A mutable struct containing a large NTuple becomes problematic if you access its large NTuple member (or a large immutable struct member).
This is not a complete show-stopper, the correct safe way to access large NTuple members is via pointer arithmetic.
For example:
julia> struct LargeStruct
size::UInt32
data::NTuple{1024*1024*4,UInt32}
end
julia> r=Ref{LargeStruct}();
julia> typeof(r)
Base.RefValue{LargeStruct}
julia> unsafe_load(convert(Ptr{UInt32}, pointer_from_objref(r)),1)
0x00000000
julia> r[];
ERROR: StackOverflowError:
Stacktrace:
[1] top-level scope
@ REPL[7]:1
PS. For an example how it is done right, look at the implementation of StaticArrays / MVector.
julia> using StaticArrays
julia> mv = MVector{1<<22, UInt32}(undef);
julia> mv
4194304-element MVector{4194304, UInt32} with indices SOneTo(4194304):
0x00000000
....
julia> mv.data
ERROR: StackOverflowError:
Stacktrace:
[1] top-level scope
@ REPL[5]:1
julia> mv.data[17]
ERROR: StackOverflowError:
This works splendidly, because the problematic large immutable structs are never touched if you stick to the MVector interfaces.
The difference to C is:
In julia, an access like mv.data[17]
conceptually first loads data
, then takes the 17th element. At that point, you’re already fucked because “load data” explodes in your face.

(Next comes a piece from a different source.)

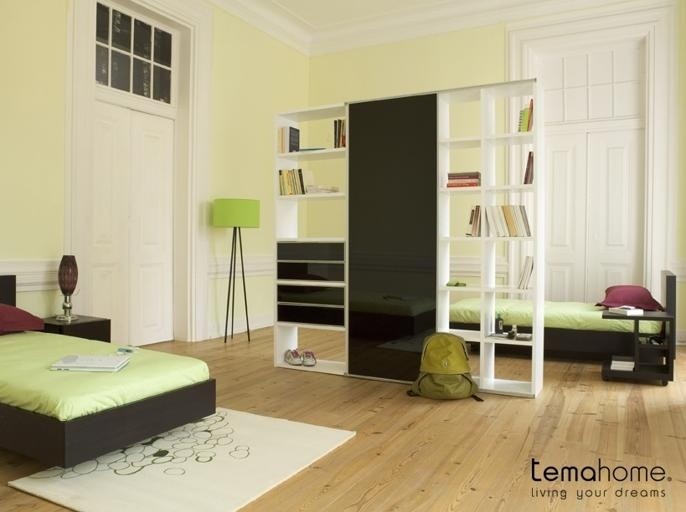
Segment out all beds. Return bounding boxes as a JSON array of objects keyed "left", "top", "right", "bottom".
[
  {"left": 449, "top": 270, "right": 677, "bottom": 364},
  {"left": 0, "top": 275, "right": 217, "bottom": 469}
]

In C, the corresponding thing would look like
typedef struct{ int data[1<<22];} BigThing;
int foo(BigThing* something){
return something->data[17];
}
which conceptually does pointer-arithmetic first and then loads the single data element. Cf godbolt clang17 with -O0 -S -emit-llvm:
%struct.BigThing = type { [4194304 x i32] }
define dso_local noundef i32 @foo(BigThing*)(ptr noundef %something) #0 !dbg !225 {
entry:
%something.addr = alloca ptr, align 8
store ptr %something, ptr %something.addr, align 8
call void @llvm.dbg.declare(metadata ptr %something.addr, metadata !238, metadata !DIExpression()), !dbg !239
%0 = load ptr, ptr %something.addr, align 8, !dbg !240
%data = getelementptr inbounds %struct.BigThing, ptr %0, i32 0, i32 0, !dbg !241
%arrayidx = getelementptr inbounds [4194304 x i32], ptr %data, i64 0, i64 17, !dbg !240
%1 = load i32, ptr %arrayidx, align 4, !dbg !240
ret i32 %1, !dbg !242
}
clang does not emit a naive load followed by access. It uses getelementptr to do pointer arithmetic first, then accesses the element. Even with -O0
.
This is a julia conceptual limitation. (foo(m)=m.data[17];
doesn’t stack-overflow because it is optimized out. If type-inference fails or running in the REPL / interpreter, it does overflow.)